→ **GIVEN REQUEST A**: Return, word for word, the records from the line containing "Dimensions of this" through the last line of the records, including both ends.

New issue
Advanced search Search tips

Issue 921039 link

Starred by 1 user

Issue metadata

Status: Fixed
Owner:
Closed: Jan 12
Cc:
Components:
EstimatedDays: ----
NextAction: ----
OS: Windows
Pri: 1
Type: Bug

Blocked on:
issue 865538



Sign in to add a comment

Win 7 Nvidia GPU Perf gtest-based performance tests are showing "expired, not enough capacity"

Project Member Reported by jmad...@chromium.org, Jan 11

Issue description

Waterfall:

https://ci.chromium.org/p/chrome/builders/luci.chrome.ci/Win%207%20Nvidia%20GPU%20Perf

First bad build:

https://ci.chromium.org/p/chrome/builders/luci.chrome.ci/Win%207%20Nvidia%20GPU%20Perf/3537

Caleb, I don't see a perf bot sherrif, but I recall you were helping with the Nexus 5 issue with ANGLE. Can you help investigate this? Seems like a substantial break. I'm not sure if these tests are tied to a specific bot like they used to be.

 
Blockedon: 865538
Cc: bradhall@chromium.org jbudorick@chromium.org
Thanks for the heads up! I haven't looked into this in detail, but my guess is that it's related to issue 906654. We're just running out of these devices and we need to deprecate this configuration and replace it.

→ **GIVEN REQUEST B**: Extend the bug report on the Win 7 Nvidia GPU Perf test failures, picking up right after its last sentence.

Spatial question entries
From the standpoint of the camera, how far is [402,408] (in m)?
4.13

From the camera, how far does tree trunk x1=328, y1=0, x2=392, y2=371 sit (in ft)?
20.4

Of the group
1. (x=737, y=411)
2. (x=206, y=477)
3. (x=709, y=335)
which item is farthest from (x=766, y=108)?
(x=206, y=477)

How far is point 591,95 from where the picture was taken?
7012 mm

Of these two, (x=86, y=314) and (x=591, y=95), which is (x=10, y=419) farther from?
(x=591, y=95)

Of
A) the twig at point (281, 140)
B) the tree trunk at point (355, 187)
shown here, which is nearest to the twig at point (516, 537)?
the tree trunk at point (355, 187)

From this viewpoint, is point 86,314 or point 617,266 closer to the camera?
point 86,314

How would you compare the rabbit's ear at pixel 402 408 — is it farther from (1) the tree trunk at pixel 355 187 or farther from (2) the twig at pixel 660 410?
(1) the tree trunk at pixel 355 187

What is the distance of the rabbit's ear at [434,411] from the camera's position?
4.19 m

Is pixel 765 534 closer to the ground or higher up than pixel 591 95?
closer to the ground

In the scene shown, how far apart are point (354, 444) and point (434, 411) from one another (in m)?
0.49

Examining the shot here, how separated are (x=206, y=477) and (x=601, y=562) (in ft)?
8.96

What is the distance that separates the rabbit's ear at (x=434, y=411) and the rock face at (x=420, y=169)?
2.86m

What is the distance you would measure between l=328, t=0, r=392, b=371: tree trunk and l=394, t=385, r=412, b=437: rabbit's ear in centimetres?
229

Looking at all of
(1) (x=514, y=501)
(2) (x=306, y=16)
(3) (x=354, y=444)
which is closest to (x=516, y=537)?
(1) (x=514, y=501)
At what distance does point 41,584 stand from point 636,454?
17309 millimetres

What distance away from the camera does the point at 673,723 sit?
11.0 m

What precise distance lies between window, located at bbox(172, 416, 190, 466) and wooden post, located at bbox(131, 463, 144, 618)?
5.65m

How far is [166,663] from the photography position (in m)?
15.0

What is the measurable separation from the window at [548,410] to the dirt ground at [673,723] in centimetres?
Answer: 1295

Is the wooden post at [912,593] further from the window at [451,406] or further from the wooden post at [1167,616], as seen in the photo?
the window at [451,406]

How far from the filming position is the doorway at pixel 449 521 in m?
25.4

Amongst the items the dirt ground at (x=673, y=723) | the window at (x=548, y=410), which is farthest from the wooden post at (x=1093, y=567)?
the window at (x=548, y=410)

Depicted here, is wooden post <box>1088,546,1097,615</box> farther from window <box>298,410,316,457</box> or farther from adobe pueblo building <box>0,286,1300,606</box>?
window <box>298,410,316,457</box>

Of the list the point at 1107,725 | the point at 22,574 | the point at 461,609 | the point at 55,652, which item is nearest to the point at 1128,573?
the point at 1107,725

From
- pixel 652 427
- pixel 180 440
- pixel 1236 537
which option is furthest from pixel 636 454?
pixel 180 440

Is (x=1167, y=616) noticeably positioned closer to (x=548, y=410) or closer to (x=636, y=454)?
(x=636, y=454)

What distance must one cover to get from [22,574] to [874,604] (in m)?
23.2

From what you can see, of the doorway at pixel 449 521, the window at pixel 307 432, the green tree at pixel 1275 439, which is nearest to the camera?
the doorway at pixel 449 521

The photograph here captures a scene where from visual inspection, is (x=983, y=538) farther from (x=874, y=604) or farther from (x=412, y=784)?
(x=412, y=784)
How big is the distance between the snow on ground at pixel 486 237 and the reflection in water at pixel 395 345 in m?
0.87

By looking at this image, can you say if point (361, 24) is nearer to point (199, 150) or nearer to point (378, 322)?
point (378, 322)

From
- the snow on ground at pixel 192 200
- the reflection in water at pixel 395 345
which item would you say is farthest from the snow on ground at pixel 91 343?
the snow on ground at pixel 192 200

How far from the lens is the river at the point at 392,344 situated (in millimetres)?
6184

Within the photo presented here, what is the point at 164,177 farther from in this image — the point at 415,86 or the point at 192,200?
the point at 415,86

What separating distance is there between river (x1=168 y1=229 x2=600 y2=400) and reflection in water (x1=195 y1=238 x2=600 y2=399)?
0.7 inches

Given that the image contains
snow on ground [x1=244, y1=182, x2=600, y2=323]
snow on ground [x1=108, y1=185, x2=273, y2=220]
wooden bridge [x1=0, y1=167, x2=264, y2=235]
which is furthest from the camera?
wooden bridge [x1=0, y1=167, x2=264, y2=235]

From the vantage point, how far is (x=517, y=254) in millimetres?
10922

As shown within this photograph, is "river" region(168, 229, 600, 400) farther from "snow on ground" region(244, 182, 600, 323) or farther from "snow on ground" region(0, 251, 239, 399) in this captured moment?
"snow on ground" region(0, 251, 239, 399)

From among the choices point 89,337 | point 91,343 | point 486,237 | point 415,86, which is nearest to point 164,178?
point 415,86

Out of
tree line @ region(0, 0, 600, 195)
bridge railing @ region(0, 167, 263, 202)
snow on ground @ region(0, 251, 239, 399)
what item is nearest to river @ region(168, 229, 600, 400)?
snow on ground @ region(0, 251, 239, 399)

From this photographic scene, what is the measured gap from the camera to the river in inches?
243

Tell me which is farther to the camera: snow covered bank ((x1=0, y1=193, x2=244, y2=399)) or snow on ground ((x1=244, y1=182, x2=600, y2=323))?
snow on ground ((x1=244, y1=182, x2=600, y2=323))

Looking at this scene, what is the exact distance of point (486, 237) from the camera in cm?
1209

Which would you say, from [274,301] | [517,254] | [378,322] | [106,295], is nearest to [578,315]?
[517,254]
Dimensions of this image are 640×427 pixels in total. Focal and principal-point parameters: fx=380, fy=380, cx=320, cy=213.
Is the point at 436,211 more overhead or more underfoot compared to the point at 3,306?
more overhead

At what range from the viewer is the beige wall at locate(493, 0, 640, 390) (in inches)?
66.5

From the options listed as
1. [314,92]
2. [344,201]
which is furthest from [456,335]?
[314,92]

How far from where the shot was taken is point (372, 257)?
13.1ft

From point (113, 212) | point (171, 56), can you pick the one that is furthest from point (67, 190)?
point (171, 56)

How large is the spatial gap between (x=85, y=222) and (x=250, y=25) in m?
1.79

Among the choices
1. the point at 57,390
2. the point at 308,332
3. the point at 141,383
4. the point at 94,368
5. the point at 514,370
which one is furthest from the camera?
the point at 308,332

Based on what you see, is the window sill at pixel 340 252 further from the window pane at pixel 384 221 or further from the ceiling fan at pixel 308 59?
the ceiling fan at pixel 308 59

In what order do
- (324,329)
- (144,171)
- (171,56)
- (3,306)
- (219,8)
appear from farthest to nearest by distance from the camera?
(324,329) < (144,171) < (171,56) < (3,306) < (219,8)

→ **ANSWER A**:
Dimensions of this image are 640×427 pixels in total. Focal and principal-point parameters: fx=380, fy=380, cx=320, cy=213.
Is the point at 436,211 more overhead or more underfoot compared to the point at 3,306?
more overhead

At what range from the viewer is the beige wall at locate(493, 0, 640, 390) (in inches)?
66.5

From the options listed as
1. [314,92]
2. [344,201]
which is furthest from [456,335]?
[314,92]

How far from where the shot was taken is point (372, 257)?
13.1ft

From point (113, 212) | point (171, 56), can you pick the one that is furthest from point (67, 190)?
point (171, 56)

How large is the spatial gap between (x=85, y=222) and (x=250, y=25) in m?
1.79

Among the choices
1. the point at 57,390
2. the point at 308,332
3. the point at 141,383
4. the point at 94,368
5. the point at 514,370
which one is furthest from the camera?
the point at 308,332

Based on what you see, is the window sill at pixel 340 252 further from the window pane at pixel 384 221 or further from the ceiling fan at pixel 308 59?
the ceiling fan at pixel 308 59

In what order do
- (324,329)
- (144,171)
- (171,56)
- (3,306)
- (219,8)
appear from farthest to nearest by distance from the camera?
(324,329) < (144,171) < (171,56) < (3,306) < (219,8)

→ **ANSWER B**:
I will need to figure out if we can just reshard this to move devices off of the Telemetry benchmarks and over to the gtest perf tests.
Okay, thanks. Would be good to get the gests back again while the configuration is being phased out. Currently it's my main source of test data.

Would be happy to move over to a new Windows 10 configuration when available! I'll follow the relevant issues.
This is the device that the tests should run on: https://chrome-swarming.appspot.com/bot?id=build202-m7&sort_stats=total%3Adesc

If you look at it's Tasks history, it it clear that it used to run *both* the gtest_perf_tests and the Telemetry performance_test_suite tests. The last ttime it ran a gtest though was Jan 6th. For some reason now it =is too busy to run the gtest_perf_tests. So maybe the order of runs has changed so that we start the telemetry tests before the gtests or don't wait for the telemetry tests to finish. 

I will keep looking into this.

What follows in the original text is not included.